WRITTEN PROBLEM: Reproduce the whole listing below word for word, without changing a single line.

SUPPLIED MATERIAL:
— BEGIN —

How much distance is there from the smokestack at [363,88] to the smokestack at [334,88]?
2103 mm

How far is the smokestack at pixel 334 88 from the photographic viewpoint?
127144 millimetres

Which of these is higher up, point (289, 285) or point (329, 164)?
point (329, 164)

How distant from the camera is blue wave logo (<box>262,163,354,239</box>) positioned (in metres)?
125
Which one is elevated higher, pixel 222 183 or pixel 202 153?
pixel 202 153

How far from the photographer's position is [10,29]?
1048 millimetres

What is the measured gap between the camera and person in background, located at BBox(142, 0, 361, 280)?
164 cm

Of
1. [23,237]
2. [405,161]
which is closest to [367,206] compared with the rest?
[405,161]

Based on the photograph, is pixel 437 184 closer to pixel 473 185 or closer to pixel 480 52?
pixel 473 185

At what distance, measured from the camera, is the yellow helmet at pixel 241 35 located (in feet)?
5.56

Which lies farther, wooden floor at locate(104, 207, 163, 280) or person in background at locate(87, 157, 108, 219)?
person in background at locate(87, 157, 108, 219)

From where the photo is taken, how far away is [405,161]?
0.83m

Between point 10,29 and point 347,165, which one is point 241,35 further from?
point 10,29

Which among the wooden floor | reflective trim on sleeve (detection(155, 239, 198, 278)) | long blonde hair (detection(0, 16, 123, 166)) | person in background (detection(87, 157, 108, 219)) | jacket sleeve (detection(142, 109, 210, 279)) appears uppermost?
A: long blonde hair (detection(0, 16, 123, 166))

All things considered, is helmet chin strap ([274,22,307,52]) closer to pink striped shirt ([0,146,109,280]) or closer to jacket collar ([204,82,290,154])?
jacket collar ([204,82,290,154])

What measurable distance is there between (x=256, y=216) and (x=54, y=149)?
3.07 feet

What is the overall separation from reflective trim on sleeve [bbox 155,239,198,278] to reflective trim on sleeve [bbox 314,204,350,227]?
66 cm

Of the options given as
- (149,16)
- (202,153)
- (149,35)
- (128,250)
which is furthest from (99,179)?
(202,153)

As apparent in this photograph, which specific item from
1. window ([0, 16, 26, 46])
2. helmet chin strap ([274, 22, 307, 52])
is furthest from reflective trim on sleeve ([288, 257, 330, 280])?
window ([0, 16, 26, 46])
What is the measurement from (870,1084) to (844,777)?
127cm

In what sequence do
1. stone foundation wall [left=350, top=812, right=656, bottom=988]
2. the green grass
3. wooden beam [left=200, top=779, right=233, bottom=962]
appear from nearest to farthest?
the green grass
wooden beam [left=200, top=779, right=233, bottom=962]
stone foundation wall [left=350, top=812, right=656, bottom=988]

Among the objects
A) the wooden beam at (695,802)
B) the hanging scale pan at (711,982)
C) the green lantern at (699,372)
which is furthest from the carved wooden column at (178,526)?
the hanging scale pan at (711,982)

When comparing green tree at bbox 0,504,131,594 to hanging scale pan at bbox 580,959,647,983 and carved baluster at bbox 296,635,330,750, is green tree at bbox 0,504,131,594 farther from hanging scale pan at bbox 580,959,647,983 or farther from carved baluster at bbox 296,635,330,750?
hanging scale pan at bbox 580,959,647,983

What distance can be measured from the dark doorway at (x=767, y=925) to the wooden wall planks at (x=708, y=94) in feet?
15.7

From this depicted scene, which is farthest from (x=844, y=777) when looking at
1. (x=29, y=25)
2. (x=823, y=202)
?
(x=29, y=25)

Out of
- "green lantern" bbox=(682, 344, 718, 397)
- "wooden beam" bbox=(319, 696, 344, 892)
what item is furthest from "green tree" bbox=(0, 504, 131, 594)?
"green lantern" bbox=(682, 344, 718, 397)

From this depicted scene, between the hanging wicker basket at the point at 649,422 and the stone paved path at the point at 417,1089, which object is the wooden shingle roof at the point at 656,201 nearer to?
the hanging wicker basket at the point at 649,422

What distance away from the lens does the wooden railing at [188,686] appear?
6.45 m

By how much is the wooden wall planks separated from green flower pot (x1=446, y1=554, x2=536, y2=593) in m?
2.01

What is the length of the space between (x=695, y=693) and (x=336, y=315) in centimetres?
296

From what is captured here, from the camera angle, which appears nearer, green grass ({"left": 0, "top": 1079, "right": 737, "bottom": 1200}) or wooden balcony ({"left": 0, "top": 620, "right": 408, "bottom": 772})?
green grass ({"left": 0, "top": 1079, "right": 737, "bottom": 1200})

— END —

THE COMPLETED TASK:
How much distance is there from the smokestack at [363,88] to the smokestack at [334,88]?
2103 mm

How far is the smokestack at pixel 334 88 from the photographic viewpoint?
127144 millimetres

Which of these is higher up, point (289, 285) or point (329, 164)?
point (329, 164)

How distant from the camera is blue wave logo (<box>262,163,354,239</box>) positioned (in metres)?
125
Which one is elevated higher, pixel 222 183 or pixel 202 153?
pixel 202 153

How far from the photographer's position is [10,29]?
1048 millimetres

What is the measured gap between the camera and person in background, located at BBox(142, 0, 361, 280)?
164 cm

Of
1. [23,237]
2. [405,161]
which is closest to [367,206] compared with the rest?
[405,161]

Based on the photograph, is pixel 437 184 closer to pixel 473 185 or closer to pixel 480 52?
pixel 473 185

At what distance, measured from the camera, is the yellow helmet at pixel 241 35 located (in feet)?
5.56

Which lies farther, wooden floor at locate(104, 207, 163, 280) or person in background at locate(87, 157, 108, 219)?
person in background at locate(87, 157, 108, 219)

From where the photo is taken, how far away is [405,161]?
0.83m

Between point 10,29 and point 347,165, which one is point 241,35 further from?
point 10,29

Which among the wooden floor | reflective trim on sleeve (detection(155, 239, 198, 278)) | long blonde hair (detection(0, 16, 123, 166)) | person in background (detection(87, 157, 108, 219)) | jacket sleeve (detection(142, 109, 210, 279)) appears uppermost?
A: long blonde hair (detection(0, 16, 123, 166))

All things considered, is helmet chin strap ([274,22,307,52]) closer to pink striped shirt ([0,146,109,280]) or closer to jacket collar ([204,82,290,154])?
jacket collar ([204,82,290,154])

What measurable distance is there between (x=256, y=216) and (x=54, y=149)?
3.07 feet

What is the overall separation from reflective trim on sleeve [bbox 155,239,198,278] to reflective trim on sleeve [bbox 314,204,350,227]?
66 cm

Of the options given as
- (149,16)
- (202,153)
- (149,35)
- (128,250)
which is furthest from (99,179)?
(202,153)

As apparent in this photograph, which specific item from
1. window ([0, 16, 26, 46])
2. helmet chin strap ([274, 22, 307, 52])
is furthest from reflective trim on sleeve ([288, 257, 330, 280])?
window ([0, 16, 26, 46])
What is the measurement from (870,1084) to (844,777)?
127cm

In what sequence do
1. stone foundation wall [left=350, top=812, right=656, bottom=988]
2. the green grass
3. wooden beam [left=200, top=779, right=233, bottom=962]
appear from nearest to farthest?
the green grass
wooden beam [left=200, top=779, right=233, bottom=962]
stone foundation wall [left=350, top=812, right=656, bottom=988]

Among the objects
A) the wooden beam at (695,802)
B) the hanging scale pan at (711,982)
C) the green lantern at (699,372)
which is furthest from the carved wooden column at (178,526)?
the hanging scale pan at (711,982)

When comparing green tree at bbox 0,504,131,594 to hanging scale pan at bbox 580,959,647,983 and carved baluster at bbox 296,635,330,750, is green tree at bbox 0,504,131,594 farther from hanging scale pan at bbox 580,959,647,983 or farther from carved baluster at bbox 296,635,330,750?
hanging scale pan at bbox 580,959,647,983

What distance can be measured from the dark doorway at (x=767, y=925) to the wooden wall planks at (x=708, y=94) in feet?
15.7

From this depicted scene, which is farthest from (x=844, y=777) when looking at
1. (x=29, y=25)
2. (x=823, y=202)
?
(x=29, y=25)

Out of
- "green lantern" bbox=(682, 344, 718, 397)
- "wooden beam" bbox=(319, 696, 344, 892)
what item is furthest from "green tree" bbox=(0, 504, 131, 594)?
"green lantern" bbox=(682, 344, 718, 397)

From this depicted scene, between the hanging wicker basket at the point at 649,422 and the stone paved path at the point at 417,1089, which object is the wooden shingle roof at the point at 656,201 nearer to?
the hanging wicker basket at the point at 649,422

What distance away from the lens does the wooden railing at [188,686] appear?
6.45 m

By how much is the wooden wall planks separated from green flower pot (x1=446, y1=554, x2=536, y2=593) in m?
2.01

What is the length of the space between (x=695, y=693) and (x=336, y=315) in centimetres?
296

From what is captured here, from the camera angle, which appears nearer, green grass ({"left": 0, "top": 1079, "right": 737, "bottom": 1200}) or wooden balcony ({"left": 0, "top": 620, "right": 408, "bottom": 772})?
green grass ({"left": 0, "top": 1079, "right": 737, "bottom": 1200})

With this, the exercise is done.